General News of Thursday, 17 December 2020
Source: GNA
Mr Richard Sunday Yinbil, Upper East Regional Chairman of the Coalition of Concerned Teachers (CCT) says the Association is expecting the next New Patriotic Party’s (NPP) government to fully adhere to all agreements it had with teacher unions.
He said, “In August, we signed a collective bargaining agreement with the government, and we expect the government to strictly adhere to it.
“Towards the elections, people were saying that there are a number of allowances that teachers were benefitting from.
“These allowances are in books, we expect the government to implement them as we agreed on. We do not want to go on strike, we love our students, and we want the government to adhere to the agreement.”
Mr Yinbil was speaking to the Ghana News Agency in Bolgatanga on CCT’s expectation from the next four-year mandate of the NPP government led by President Nana Addo Dankwa Akufo-Addo.
Akufo-Addo’s mandate was renewed in the just ended December 7 presidential and parliamentary elections.

_ _ _

### Study questions
(1) List every organization named in the news report on the teachers' coalition, giving each one once.
(2) Extend the news report on the teachers' coalition with a few more paragraphs, starting after its final sentence about Akufo-Addo's renewed mandate.
You will not need the records for this work.

_ _ _

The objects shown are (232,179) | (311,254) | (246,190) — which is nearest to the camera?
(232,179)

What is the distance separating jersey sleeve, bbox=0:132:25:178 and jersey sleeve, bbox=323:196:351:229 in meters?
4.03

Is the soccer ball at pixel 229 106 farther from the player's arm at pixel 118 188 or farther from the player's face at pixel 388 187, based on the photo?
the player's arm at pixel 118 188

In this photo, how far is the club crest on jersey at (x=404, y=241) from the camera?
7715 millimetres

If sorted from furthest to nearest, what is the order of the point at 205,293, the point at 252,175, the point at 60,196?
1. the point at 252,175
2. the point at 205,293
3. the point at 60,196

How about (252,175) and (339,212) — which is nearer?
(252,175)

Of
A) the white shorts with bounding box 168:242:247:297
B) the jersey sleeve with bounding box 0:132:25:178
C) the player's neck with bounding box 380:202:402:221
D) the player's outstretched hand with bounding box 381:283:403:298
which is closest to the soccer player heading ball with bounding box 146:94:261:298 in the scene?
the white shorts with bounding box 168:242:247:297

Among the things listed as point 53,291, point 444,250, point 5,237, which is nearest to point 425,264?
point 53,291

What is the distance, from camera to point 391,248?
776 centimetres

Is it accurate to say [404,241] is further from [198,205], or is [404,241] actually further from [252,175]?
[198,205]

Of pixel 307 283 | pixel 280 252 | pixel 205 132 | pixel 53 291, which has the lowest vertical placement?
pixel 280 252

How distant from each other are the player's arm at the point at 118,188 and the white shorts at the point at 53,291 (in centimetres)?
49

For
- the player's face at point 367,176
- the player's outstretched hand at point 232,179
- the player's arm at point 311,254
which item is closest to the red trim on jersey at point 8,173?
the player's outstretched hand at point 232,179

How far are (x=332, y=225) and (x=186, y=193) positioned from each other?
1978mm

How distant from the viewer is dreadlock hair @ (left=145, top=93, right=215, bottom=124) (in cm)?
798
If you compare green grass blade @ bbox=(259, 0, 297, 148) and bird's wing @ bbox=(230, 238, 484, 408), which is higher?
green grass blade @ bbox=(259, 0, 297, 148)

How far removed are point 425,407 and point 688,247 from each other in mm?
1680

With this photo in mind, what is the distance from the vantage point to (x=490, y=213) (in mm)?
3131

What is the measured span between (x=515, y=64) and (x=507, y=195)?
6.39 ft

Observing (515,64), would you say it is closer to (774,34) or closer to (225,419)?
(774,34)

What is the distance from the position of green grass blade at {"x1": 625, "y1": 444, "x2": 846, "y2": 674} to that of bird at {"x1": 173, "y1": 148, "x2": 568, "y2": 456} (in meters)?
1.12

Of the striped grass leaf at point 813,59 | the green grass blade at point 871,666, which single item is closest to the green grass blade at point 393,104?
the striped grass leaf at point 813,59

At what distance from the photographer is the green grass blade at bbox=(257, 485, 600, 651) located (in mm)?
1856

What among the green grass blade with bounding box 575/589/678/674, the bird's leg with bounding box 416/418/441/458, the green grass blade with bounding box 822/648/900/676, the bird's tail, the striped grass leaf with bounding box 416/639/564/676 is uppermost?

_ _ _

### Replies
(1)
Coalition of Concerned Teachers (CCT)
New Patriotic Party (NPP)
Ghana News Agency (GNA)

(2)
He said the CCT expected that the four-year mandate of the government would ensure that any teacher who was due for salary arrears, allowances, and promotions would receive what was due them.
Apart from their demand to have their agreement met, he said, “We want the government to provide a very nice and conducive environment for us to teach the children.
“For instance at the Kindergarten and Primary school levels, we want the government to provide proper logistics and Teaching and Learning Materials.”
Mr Yinbil said some of their members were teaching under trees, especially at the Kindergarten level, and stressed, “We want the infrastructure to be provided.”
He said CCT generally expected proper collaboration between the teacher-unions and the government. “Government should not allow us to strike before we get what we want and the government knows what every teacher is entitled to, therefore, it should meet our demands as we move into the new term.”
On the Free Senior High School policy, Mr Yinbil said, the government should work hard to put the school on the double track back to the single track.
“But for the COVID-19, they would have been in the single-track, so we want that all the remaining schools that are running the double-track system to be put back to the single-track system.
He called on the government to provide all schools with COVID-19 Personal Protective Equipment (PPE) when schools reopen in January.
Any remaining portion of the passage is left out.